## start Passage given
Wednesday, January 28, 2015

Sci-Fi Wednesday! - Back to the Sci-Fi Design!

I kind of copped out by using Daring Tales of the Space Lanes. I really should forge my own setting if I'm going to blog about. However in my brain I'm hearing "If it ain't broke..." Daring Tales hit the mark so well for the type of game I want to play that trying to build a new set of rules is pointless.

To make this design post-worthy, I need to design something that doesn't already exist for Savage Worlds (a prospect that is getting harder as time goes on). Now while DTotSL does give me all the rules I need, what it lacks is a defined setting. So if I continue these design posts, I should focus my energies there.


A bit of a recap but I want to make it clear what I want from this game since sci-fi is a huge subject.

  • The setting shouldn't take itself too seriously. Capture the feel of late 70's early 80's TV sci-fi. Great examples are Buck Rogers and the original Battlestar Galactica, as well as the original Star Wars trilogy.
  • Aliens should be fun in appearance. It isn't necessary to make aliens so alien that you wouldn't want to date one let alone know which way it's facing.
  • All space ships and no star-fighters. Yeah, it goes against the tropes of the shows I listed above but rpg games should be more about teamwork. Plus I want more of an "age of sail" or Flash Gordon feel to space travel. The ships should have crews.
  • The heroes are freelancers that work for a guild of troubleshooters that often get hired to solve the problems that the government either can't, won't, or is causing. Missions will vary from finding ancient relics to saving kidnap victims to ending the career of evil governors. All while contending with local law enforcement who hate the heroes for butting into their business, to rival mercenaries, to the high halls of the government itself.
  • Keep in mind that the heroes are not well trained, well disciplined soldiers and agents. They are desperate and slightly mad freebooters that have a heart of gold, empty pockets, and an aversion to the Stellar Authority.
## end Passage given
## Brief
In the sci-fi design post, what kind of organization do the heroes work for as freelancers?
## start Entries shown
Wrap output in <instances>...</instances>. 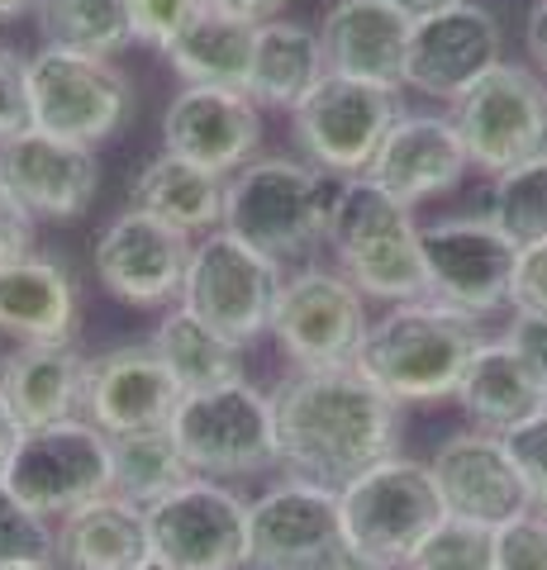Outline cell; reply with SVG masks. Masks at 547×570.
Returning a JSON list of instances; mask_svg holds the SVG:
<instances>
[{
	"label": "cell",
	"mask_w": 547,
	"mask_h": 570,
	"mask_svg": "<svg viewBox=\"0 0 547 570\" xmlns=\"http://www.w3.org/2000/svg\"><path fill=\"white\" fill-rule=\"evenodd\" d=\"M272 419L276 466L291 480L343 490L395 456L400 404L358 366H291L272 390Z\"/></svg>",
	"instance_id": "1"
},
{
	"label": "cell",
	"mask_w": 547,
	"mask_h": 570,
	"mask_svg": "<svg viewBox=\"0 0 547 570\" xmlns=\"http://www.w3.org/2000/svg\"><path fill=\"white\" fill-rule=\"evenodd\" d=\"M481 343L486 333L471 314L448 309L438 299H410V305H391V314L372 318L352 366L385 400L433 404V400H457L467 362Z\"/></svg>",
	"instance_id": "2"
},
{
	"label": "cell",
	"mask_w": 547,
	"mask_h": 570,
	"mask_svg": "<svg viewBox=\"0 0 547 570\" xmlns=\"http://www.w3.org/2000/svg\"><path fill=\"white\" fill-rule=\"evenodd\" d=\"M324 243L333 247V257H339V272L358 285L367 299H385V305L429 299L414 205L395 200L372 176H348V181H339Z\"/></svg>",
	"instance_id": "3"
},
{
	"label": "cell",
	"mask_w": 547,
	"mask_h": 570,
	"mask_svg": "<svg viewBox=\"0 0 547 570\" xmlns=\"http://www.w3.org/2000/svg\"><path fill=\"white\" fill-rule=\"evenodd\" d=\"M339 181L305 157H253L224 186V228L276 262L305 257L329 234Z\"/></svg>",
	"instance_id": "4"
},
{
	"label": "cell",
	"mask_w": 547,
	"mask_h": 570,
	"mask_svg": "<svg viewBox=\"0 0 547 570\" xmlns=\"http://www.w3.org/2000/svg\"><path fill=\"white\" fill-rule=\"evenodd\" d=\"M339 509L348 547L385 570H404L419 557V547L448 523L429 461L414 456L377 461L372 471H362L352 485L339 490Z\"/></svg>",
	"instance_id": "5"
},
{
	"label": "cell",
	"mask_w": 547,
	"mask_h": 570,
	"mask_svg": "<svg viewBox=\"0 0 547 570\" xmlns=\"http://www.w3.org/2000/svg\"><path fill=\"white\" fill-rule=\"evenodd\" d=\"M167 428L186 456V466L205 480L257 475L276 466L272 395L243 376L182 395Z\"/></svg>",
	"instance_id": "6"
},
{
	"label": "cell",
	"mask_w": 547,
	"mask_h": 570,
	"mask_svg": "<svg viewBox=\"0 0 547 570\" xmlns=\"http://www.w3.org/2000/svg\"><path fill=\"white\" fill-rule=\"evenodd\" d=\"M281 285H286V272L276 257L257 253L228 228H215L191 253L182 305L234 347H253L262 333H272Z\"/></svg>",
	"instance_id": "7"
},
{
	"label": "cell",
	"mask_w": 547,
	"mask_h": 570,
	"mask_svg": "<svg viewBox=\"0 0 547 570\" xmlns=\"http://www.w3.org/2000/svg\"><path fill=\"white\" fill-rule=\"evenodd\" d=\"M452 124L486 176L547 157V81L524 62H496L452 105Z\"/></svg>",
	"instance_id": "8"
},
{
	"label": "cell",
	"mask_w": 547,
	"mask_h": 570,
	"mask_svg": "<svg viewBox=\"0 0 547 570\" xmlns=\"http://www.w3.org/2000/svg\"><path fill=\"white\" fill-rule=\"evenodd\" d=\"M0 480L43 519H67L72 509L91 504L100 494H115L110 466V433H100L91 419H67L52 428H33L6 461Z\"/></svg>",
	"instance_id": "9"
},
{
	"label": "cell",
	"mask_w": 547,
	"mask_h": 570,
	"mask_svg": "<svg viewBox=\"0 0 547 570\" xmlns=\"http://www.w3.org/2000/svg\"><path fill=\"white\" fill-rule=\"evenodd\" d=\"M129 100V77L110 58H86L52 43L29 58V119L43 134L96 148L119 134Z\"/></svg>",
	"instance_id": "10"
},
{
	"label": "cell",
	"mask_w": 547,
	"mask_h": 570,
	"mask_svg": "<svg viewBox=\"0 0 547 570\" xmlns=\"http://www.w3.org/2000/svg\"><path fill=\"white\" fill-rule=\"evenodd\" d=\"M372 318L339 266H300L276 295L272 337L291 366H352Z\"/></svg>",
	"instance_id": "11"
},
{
## end Entries shown
## Result of the exercise
A guild of troubleshooters.